Marzia Ciunfrini

Se al momento del perfezionamento del contratto una parte dà all’altra, a titolo di caparra, una somma di danaro, la caparra, in caso di adempimento, deve essere restituita o imputata alla prestazione dovuta. Se la parte che ha dato la caparra è inadempiente, l’altra può recedere dal contratto, ritenendo la caparra; se inadempiente è invece la parte che l’ha ricevuta, l’altra può recedere dal contratto ed esigere il doppio della caparra. E’ questo il contenuto dell’articolo 1385 del codice civile citato.

Per poter pretendere il doppio della caparra confirmatoria, è necessario recedere unilateralmente dal contratto, non invitare la controparte all’adempimento. Per poter pretendere un risarcimento maggiore del doppio della caparra confirmatoria bisogna recedere dal contratto e procedere con azione giudiziale autonoma di risarcimento danni (con danni da provare e importo del risarcimento da documentare dettagliatamente) .

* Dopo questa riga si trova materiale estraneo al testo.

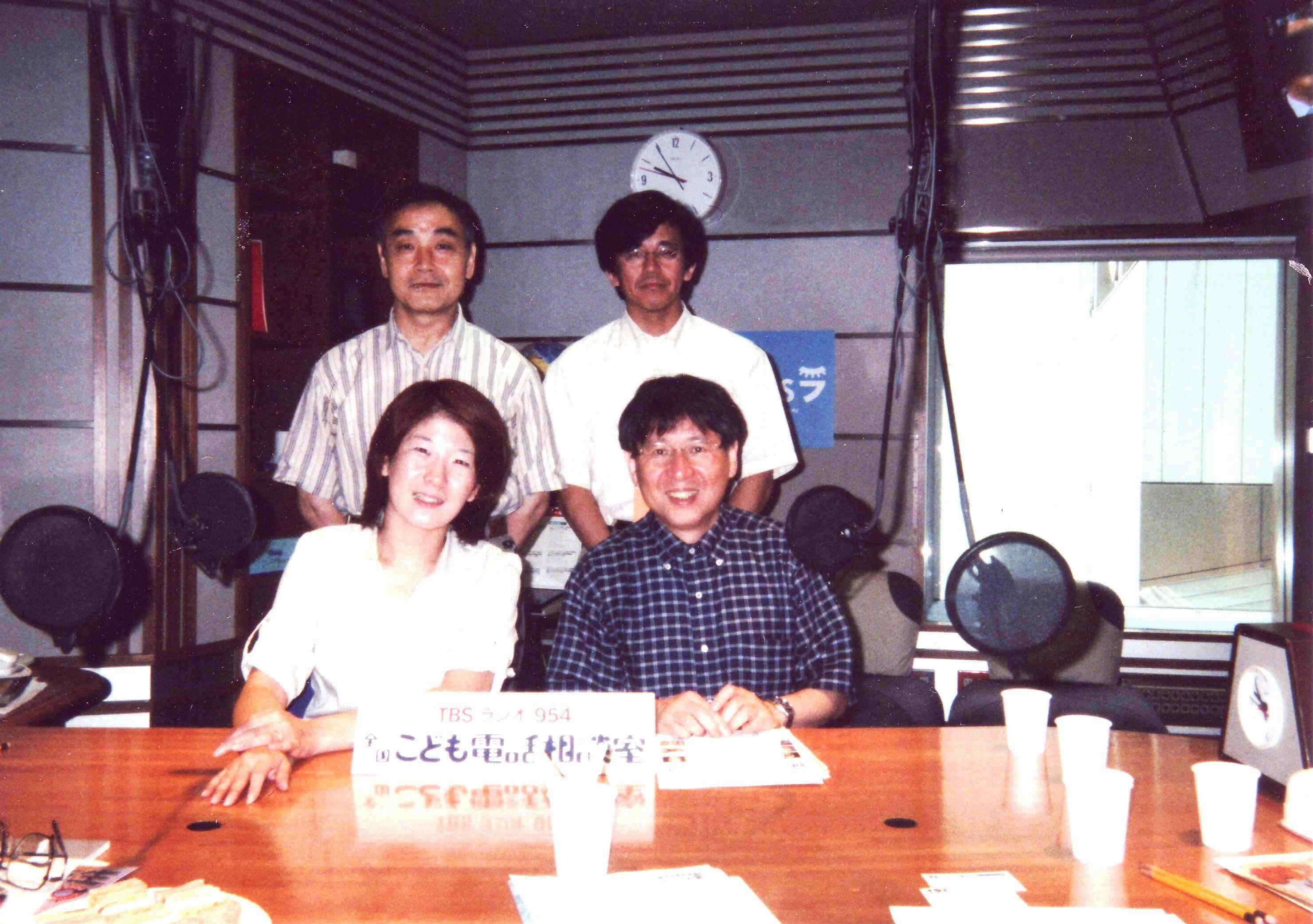 TBS全国子ども電話相談室に出演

Cassazione civile, sentenza 17923/2007: la caparra confirmatoria, di cui all’articolo 1385 del codice civile, assume la funzione di liquidazione convenzionale del danno da inadempimento qualora la parte non inadempiente abbia esercitato il potere di recesso conferitole dalla legge e in tal caso, essa è legittimata a ritenere la caparra ricevuta o ad esigere il doppio di quella versata; qualora, invece, la parte adempiente abbia preferito agire per la risoluzione o l’esecuzione del contratto, il diritto al risarcimento del danno dovrà essere provato, anche nella misura dell’importo risarcitorio.

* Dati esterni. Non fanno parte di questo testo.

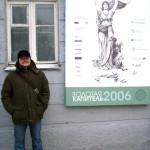 С. Тисленко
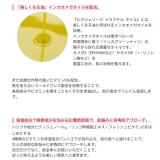 「みずみずしい目元をつくるオイル美容液 ピクジェリークVカクテルオイル」の画像(6枚目)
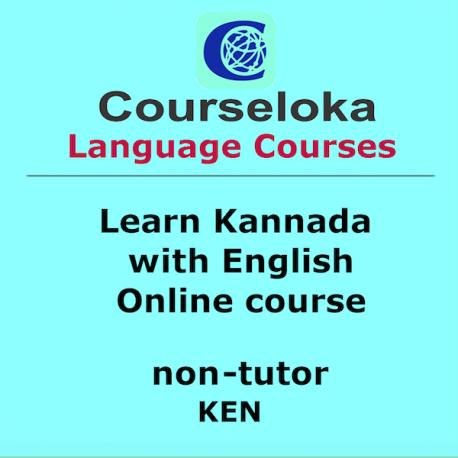 CourseLoka, Learn Kannada with English, Non-Tutor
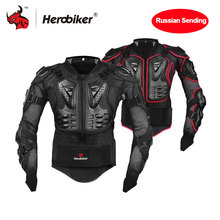 HEROBIKER Motorcycle Protective Jacket Motocross Gear Armor Body Chest Motor Rider Racing Jacket Clothing Russian Sending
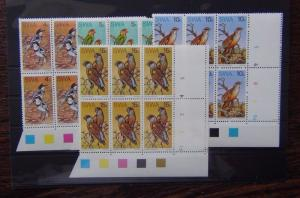 South West Africa 1974 Rare Birds set in control block x 6 MNH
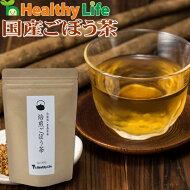 ごぼう茶(2g×30包入り)【メール便送料無料/お試し/ダイエット茶/健康茶/国産ごぼう茶/ゴボウ茶】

Cassazione civile, sentenza 11356/2006: La caparra confirmatoria è volta a garantire l’esecuzione del contratto, venendo incamerata in caso di inadempimento della controparte; consente, in via di autotutela, di recedere dal contratto senza la necessità di adire il giudice; indica la preventiva e forfettaria liquidazione del danno derivante dal recesso cui la parte è stata costretta a causa dell’inadempimento della controparte. Infatti, la parte non inadempiente ben può recedere senza dover proporre domanda giudiziale o intimare la diffida ad adempiere, e trattenere la caparra ricevuta o esigere il doppio di quella prestata senza dover dimostrare di aver subito un danno effettivo. Qualora, anziché recedere dal contratto, la parte non inadempiente si avvalga dei rimedi ordinari della richiesta di adempimento, essa perde la funzione di limitazione forfettaria e predeterminata della pretesa risarcitoria all’importo convenzionalmente stabilito in contratto, e la parte che allega di aver subito il danno, oltre che alla restituzione di quanto prestato in relazione o in esecuzione del contratto, ha diritto anche al risarcimento dell’integrale danno subito, se e nei limiti in cui riesce a provarne l’esistenza e l’ammontare. Anche dopo aver proposto la domanda di risarcimento, e fino al passaggio in giudicato della relativa sentenza, la parte non inadempiente può decidere di esercitare il recesso, in tal caso peraltro implicitamente rinunziando al risarcimento integrale e tornando ad accontentarsi della somma convenzionalmente predeterminata al riguardo.

Concludendo, si tratta di questioni in cui non è consigliato il fai da te: necessita il supporto tecnico di un buon avvocato, anche per evitare di commettere errori procedurali che potrebbero rivelarsi irrimediabili.